Providing Code Citations In Machine Learning APIs

I was playing around with the Style Thief, an image transfer API from Algorithmia, and I noticed the citation for the algorithm behind. The API is an adaptation of Anish Athalye’s Neural Style Transfer, and I thought the algorithmic citation of where the work was derived from was an interesting thing to take note of for my machine learning API research.

I noticed on Algorithmia’s page there was a Bibtex citation, which referenced the author, and project Github repository:

@misc{athalye2015neuralstyle,
author = {Anish Athalye},
title = {Neural Style},
year = {2015},
howpublished = {\url{https://github.com/anishathalye/neural-style}},
note = {commit xxxxxxx}
}

This provides an interesting way to address citation in not just machine learning, but with open source driving algorithmic APIs in general. It gives me food for thought when it comes to what licensing I should be considering when wrapping open source software with an API. I’ve been thinking about dependencies a lot lately when it comes to APIs and their definitions, and I’d consider citation or attribution to be in a similar category. I guess rather then technical dependency, it is more in the business and legal dependency category.

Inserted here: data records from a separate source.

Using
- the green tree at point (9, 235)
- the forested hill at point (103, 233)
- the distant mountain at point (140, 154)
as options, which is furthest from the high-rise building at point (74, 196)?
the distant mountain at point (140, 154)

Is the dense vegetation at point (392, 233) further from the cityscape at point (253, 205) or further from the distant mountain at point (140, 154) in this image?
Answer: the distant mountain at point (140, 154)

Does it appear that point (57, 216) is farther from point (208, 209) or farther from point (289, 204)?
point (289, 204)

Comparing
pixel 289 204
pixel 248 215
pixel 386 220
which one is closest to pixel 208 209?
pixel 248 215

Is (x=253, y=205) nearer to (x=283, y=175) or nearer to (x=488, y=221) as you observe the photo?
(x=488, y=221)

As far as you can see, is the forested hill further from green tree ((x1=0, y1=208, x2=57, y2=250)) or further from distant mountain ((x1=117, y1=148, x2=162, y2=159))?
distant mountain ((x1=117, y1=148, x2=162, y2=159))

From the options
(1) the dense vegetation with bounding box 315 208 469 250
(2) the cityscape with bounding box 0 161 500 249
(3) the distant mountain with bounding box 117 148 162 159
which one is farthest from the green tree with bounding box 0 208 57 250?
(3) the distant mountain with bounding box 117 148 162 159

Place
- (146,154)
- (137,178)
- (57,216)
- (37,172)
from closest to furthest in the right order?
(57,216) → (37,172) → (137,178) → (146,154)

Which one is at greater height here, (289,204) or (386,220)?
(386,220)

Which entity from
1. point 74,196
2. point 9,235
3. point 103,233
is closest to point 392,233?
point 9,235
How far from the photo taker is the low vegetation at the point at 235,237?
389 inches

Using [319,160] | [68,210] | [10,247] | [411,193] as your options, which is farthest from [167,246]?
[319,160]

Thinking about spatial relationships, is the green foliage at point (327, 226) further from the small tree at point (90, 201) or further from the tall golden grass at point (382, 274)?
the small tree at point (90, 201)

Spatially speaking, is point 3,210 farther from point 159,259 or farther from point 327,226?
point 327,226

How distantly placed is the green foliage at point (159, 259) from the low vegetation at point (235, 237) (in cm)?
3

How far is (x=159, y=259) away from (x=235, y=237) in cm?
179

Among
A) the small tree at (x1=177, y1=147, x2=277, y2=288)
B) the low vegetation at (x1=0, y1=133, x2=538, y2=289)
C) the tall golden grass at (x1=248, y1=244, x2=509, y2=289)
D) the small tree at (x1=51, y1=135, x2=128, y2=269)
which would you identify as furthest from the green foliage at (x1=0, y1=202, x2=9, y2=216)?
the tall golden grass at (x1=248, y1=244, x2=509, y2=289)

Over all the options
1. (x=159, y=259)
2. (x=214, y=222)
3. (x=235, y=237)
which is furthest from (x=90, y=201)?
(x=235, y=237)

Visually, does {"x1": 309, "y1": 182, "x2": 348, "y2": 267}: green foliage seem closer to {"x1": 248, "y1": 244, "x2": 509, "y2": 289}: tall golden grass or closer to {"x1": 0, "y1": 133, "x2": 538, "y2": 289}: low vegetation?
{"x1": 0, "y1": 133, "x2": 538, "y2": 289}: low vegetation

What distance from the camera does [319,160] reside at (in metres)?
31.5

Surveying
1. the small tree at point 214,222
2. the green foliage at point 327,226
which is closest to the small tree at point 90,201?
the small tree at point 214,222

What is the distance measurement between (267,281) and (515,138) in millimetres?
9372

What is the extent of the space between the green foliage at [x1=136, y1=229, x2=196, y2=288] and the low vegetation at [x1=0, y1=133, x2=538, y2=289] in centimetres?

Similar to how Pivio allows you to reference dependencies for your microservices, I’m thinking that API Commons, or some other format like Bibtext could provide a machine readable citation, that could be indexed as part of an APIs.json index. Allowing us API designers, architect, and providers to provide proper citation for where our work is derived. These aren’t just technical dependencies, but also business and political dependencies, that we should ensuring are present with each API we deploy, providing an observable provenance of where ideas come from, and a honest look at how we build on the work of each other.